We study immune responses, broadly speaking, but are most interested in the development and functions of T cells, a component of the immune system that is required for control of infections. We are specifically interested in CD4+ T cells, which in humans are the target of HIV, and are critical for most adaptive immune responses.

We have a comprehensive approach to research. Researchers in the lab integrate experimental approaches, including single cell and tissue “omics” analyses (which are a major focus of the lab), genetics, in vivo models of infection and tumor, and bioinformatics, e.g. modeling gene regulatory networks (1).

Current research is directed at three questions.

1-CD4⁺ T cell development in the thymus. Building on the laboratory’s long-standing interests (2), ongoing research investigates new signals or factors that direct CD4+ T cell development, and mechanisms that mediate the function of Thpok, a transcription factor required for the development of CD4⁺ T cells in the thymus and their post-thymic functions (3).

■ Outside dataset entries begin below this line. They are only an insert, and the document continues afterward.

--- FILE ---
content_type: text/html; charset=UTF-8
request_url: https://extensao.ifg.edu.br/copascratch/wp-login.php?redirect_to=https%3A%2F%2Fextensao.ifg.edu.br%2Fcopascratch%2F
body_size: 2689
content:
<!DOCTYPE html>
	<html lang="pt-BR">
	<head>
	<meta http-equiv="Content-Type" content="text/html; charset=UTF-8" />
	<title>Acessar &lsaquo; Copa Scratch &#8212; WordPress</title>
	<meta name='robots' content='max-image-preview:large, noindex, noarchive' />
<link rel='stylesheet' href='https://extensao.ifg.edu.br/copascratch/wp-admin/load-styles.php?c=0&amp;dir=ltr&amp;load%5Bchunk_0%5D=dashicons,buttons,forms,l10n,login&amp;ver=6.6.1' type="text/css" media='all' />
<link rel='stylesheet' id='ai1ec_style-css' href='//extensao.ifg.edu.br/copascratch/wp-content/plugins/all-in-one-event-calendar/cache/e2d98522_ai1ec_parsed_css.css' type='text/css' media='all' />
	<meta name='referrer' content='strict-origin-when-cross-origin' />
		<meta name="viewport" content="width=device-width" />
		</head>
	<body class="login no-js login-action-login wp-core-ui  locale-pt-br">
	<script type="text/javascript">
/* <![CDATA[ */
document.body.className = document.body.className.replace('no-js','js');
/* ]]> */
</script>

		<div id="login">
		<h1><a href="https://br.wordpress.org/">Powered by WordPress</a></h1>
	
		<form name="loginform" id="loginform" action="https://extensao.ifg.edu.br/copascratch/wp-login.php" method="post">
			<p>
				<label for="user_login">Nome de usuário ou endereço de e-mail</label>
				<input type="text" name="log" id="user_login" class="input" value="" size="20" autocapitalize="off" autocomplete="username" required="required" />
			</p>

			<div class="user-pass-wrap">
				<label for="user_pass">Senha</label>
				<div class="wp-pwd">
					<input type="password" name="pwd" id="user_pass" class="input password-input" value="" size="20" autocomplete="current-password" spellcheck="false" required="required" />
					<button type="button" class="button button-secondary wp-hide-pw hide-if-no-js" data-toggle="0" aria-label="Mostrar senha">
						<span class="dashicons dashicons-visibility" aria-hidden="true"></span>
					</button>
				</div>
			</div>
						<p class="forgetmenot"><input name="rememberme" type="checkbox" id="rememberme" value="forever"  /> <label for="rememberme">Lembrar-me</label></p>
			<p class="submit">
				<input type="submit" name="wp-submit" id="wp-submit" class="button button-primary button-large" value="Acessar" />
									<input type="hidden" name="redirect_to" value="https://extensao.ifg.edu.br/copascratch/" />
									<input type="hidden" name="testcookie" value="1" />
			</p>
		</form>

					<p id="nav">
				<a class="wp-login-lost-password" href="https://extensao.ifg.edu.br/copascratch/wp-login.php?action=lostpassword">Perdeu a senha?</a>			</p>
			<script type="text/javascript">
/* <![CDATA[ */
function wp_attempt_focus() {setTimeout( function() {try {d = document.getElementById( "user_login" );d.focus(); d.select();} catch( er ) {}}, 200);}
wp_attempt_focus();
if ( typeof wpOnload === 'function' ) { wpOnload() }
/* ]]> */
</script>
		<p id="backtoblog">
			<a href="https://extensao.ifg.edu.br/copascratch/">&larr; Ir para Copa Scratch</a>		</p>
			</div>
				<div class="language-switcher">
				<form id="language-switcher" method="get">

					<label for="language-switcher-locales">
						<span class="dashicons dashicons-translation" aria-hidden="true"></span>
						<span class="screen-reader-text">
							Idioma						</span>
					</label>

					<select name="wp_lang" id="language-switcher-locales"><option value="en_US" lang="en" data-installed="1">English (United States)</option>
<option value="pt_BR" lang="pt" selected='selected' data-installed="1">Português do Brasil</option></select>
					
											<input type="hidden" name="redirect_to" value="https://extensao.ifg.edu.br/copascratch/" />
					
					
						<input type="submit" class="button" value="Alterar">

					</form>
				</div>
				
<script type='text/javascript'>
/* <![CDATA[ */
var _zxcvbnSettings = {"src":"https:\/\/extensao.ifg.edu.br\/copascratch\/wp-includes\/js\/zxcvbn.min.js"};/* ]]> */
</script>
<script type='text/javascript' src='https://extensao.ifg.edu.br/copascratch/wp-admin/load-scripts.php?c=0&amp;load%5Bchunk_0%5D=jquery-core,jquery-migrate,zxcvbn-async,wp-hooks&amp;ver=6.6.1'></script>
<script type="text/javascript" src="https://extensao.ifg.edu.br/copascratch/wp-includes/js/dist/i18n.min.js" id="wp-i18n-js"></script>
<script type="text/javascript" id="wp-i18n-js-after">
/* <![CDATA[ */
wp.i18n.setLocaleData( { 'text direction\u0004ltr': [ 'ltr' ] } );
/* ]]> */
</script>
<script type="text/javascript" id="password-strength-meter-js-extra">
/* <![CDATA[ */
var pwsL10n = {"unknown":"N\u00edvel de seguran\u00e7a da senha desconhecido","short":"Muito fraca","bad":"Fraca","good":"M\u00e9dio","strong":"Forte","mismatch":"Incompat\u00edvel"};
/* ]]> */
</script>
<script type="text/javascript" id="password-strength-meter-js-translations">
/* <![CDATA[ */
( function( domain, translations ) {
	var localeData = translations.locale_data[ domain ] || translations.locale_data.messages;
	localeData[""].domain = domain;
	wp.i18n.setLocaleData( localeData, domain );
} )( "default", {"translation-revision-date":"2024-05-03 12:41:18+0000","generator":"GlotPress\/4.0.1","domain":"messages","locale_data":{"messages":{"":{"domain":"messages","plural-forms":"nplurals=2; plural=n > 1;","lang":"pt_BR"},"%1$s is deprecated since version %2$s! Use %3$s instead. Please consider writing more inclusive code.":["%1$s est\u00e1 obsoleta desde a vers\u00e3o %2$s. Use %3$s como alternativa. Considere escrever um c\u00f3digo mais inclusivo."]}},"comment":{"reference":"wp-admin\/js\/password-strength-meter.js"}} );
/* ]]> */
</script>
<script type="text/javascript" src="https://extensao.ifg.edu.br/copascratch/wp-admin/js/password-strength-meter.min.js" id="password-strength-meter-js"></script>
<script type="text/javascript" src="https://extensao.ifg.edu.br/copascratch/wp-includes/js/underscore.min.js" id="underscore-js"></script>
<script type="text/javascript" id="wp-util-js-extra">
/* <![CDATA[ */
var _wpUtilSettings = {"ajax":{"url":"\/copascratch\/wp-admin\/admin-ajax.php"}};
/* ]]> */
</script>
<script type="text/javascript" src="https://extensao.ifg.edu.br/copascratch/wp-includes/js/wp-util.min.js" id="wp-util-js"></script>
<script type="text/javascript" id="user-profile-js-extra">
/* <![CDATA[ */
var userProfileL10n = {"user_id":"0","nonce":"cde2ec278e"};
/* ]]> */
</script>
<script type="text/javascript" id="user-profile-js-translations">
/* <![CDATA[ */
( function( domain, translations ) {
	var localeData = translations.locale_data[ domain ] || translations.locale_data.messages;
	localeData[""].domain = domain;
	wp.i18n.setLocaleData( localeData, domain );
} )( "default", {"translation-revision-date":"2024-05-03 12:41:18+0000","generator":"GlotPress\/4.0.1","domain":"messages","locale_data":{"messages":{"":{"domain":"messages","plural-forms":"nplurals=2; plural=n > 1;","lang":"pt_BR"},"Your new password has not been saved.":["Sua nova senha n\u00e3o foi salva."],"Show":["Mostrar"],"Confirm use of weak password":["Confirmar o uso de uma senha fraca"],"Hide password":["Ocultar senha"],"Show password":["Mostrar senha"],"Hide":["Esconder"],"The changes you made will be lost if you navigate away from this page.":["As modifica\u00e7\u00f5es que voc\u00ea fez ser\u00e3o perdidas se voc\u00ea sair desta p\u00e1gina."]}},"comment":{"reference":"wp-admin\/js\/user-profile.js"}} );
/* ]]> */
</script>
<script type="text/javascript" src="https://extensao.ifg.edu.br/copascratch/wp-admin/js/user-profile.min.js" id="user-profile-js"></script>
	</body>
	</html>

2-CD4⁺ T cell responses to infection and tumor. These studies have become a major area of focus in the laboratory. Using single-cell RNAseq and ATACseq, we recently characterized CD4⁺ T cell responses to infection (4-6) or tumors (7). Current research leverages newly developed experimental models to compare how CD4⁺ T cells control chronic infections and tumors, and to design strategies to harness their anti-tumor potential.

3-Role of the thymus in immune tolerance. Maintaining immune homeostasis, including tolerance to self-antigens and commensals at mucosal barriers, is a critical function of T cells. Recent (1 , 8) and ongoing studies investigate how the thymus contributes to tolerance through the deletion of self-reactive T cell precursors and generation of T cells with immunoregulatory functions.

Cited publications

1. L. B. Chopp et al., An Integrated Epigenomic and Transcriptomic Map of Mouse and Human αβ T Cell Development. Immunity 53, 1182-1201.e1188 (2020).

2. G. Sun et al., The zinc finger protein cKrox directs CD4 lineage differentiation during intrathymic T cell positive selection. Nat Immunol 6, 373-381 (2005).

3. Y. Gao et al., NuRD complex recruitment to Thpok mediates CD4(+) T cell lineage differentiation. Sci Immunol 7, eabn5917 (2022).

4. M. S. Vacchio et al., A Thpok-Directed Transcriptional Circuitry Promotes Bcl6 and Maf Expression to Orchestrate T Follicular Helper Differentiation. Immunity 51, 465-478.e466 (2019).

5. T. Ciucci et al., The Emergence and Functional Fitness of Memory CD4(+) T Cells Require the Transcription Factor Thpok. Immunity 50, 91-105.e104 (2019).

6. T. Ciucci et al., Dependence on Bcl6 and Blimp1 drive distinct differentiation of murine memory and follicular helper CD4+ T cells. J Exp Med 219, (2022).

7. A. Magen et al., Single-Cell Profiling Defines Transcriptomic Signatures Specific to Tumor-Reactive versus Virus-Responsive CD4(+) T Cells. Cell Rep 29, 3019-3032.e3016 (2019).

8. J. Nie et al., The transcription factor LRF promotes integrin β7 expression by and gut homing of CD8αα(+) intraepithelial lymphocyte precursors. Nat Immunol 23, 594-604 (2022).

Dr. Remy Bosselut trained at the Institut Curie in Paris, France. He earned his M.D. degree in 1992 from the Xavier Bichat School of Medicine and his Ph.D. degree in 1993 from the University Denis Diderot, both in Paris. Dr. Bosselut obtained postdoctoral training at the NCI Experimental Immunology Branch and joined the Laboratory of Immune Cell Biology in 2000.